Fraud detection relies on two primary approaches:
- Rule-based systems, where expert-defined conditions (e.g., IF (Amount > x) AND (Currency == $) → Fraud) are used. However, these rules are costly to acquire and maintain.
- Machine Learning (ML) and Deep Learning (DL) models, which learn fraud patterns from labeled transaction datasets.
While ML methods can outperform rule-based approaches, implementing them effectively is challenging due to two key characteristics of fraud detection:
- Highly imbalanced data – Non-fraudulent transactions vastly outnumber fraudulent ones, making detection difficult.
- Concept drift – Fraud patterns change over time, requiring adaptive models to remain effective.
Each payment transaction links a cardholder to a merchant, creating a relational structure that is crucial for fraud detection. The project aims to develop a hybrid model combining graph-based learning and time-series modeling:
- Graph representation of transactions, where embeddings will be computed to capture relational fraud patterns.

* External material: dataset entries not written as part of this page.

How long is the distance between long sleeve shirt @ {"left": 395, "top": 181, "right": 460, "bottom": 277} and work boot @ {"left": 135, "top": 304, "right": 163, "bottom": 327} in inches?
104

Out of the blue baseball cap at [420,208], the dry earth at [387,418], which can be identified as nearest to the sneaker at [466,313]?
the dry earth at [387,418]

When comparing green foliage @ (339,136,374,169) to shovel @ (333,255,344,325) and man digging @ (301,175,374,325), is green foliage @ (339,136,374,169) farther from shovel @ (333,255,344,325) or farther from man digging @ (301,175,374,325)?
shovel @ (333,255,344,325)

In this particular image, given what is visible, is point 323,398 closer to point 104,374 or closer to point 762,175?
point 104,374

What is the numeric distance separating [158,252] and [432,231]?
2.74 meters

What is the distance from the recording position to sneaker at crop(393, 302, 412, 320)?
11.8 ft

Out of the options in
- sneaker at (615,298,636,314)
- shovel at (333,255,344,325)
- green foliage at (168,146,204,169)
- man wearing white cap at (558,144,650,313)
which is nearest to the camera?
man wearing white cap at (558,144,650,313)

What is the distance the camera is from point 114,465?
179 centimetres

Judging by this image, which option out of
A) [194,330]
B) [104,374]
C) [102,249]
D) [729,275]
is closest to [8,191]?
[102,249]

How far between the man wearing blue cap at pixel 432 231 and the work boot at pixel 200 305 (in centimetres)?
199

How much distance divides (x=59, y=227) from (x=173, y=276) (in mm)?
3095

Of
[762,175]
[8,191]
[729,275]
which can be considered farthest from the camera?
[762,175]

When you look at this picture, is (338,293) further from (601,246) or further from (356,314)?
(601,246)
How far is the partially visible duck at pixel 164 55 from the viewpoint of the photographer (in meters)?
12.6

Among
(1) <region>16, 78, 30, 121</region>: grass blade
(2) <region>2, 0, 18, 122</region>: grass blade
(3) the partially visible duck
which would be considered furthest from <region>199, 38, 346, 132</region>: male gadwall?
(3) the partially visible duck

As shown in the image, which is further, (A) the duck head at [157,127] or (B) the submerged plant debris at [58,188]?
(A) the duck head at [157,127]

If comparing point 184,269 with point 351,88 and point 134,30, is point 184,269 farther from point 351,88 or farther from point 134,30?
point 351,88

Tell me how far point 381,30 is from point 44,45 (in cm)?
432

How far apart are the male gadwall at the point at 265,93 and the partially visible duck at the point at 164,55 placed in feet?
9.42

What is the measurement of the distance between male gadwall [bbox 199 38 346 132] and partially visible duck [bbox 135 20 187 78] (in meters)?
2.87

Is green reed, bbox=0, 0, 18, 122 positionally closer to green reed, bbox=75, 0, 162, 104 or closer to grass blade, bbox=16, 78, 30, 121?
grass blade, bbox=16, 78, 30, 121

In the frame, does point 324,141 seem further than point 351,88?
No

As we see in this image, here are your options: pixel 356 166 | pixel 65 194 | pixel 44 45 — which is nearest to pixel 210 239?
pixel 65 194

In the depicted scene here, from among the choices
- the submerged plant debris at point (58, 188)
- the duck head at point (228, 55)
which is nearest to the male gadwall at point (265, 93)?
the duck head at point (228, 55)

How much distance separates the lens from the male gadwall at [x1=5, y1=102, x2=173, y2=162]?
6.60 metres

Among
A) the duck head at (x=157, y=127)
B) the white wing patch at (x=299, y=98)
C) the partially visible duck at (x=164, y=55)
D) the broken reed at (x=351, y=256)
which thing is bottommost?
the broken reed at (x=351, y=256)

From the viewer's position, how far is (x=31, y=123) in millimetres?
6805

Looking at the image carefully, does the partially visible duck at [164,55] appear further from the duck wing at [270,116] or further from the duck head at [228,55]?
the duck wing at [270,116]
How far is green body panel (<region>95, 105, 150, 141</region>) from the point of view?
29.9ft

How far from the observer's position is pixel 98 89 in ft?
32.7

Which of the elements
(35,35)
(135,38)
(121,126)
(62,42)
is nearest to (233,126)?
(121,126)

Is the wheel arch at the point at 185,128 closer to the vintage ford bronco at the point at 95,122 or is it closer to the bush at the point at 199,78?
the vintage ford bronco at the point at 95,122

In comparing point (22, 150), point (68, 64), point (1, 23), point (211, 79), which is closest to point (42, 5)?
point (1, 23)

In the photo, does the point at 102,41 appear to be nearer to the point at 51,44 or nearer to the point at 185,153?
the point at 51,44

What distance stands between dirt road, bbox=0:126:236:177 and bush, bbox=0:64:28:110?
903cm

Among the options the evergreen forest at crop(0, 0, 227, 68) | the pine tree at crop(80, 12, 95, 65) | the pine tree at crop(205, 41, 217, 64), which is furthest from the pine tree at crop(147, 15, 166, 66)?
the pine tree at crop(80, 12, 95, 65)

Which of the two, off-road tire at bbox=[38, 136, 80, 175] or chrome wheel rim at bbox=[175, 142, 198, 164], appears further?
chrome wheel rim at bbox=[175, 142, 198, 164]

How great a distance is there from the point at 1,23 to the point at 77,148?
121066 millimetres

- Time-series analysis, using LSTMs, GRUs, or Transformers to model the longitudinal evolution of transactions.
The final goal is to predict whether an upcoming transaction is fraudulent, while minimizing false positives, as mistakenly rejecting legitimate payments is highly detrimental to banks, potentially leading to customer loss.
Deliverables:
- Dataset analysis (600 million transactions), including filtering based on geographic, commercial, and card-related criteria.
- Development of a hybrid fraud detection model combining graph learning and time-series models.
- Testing and benchmarking against state-of-the-art models, particularly Gradient Boosting Trees.
- Code implementation and experimental report summarizing findings and performance evaluations.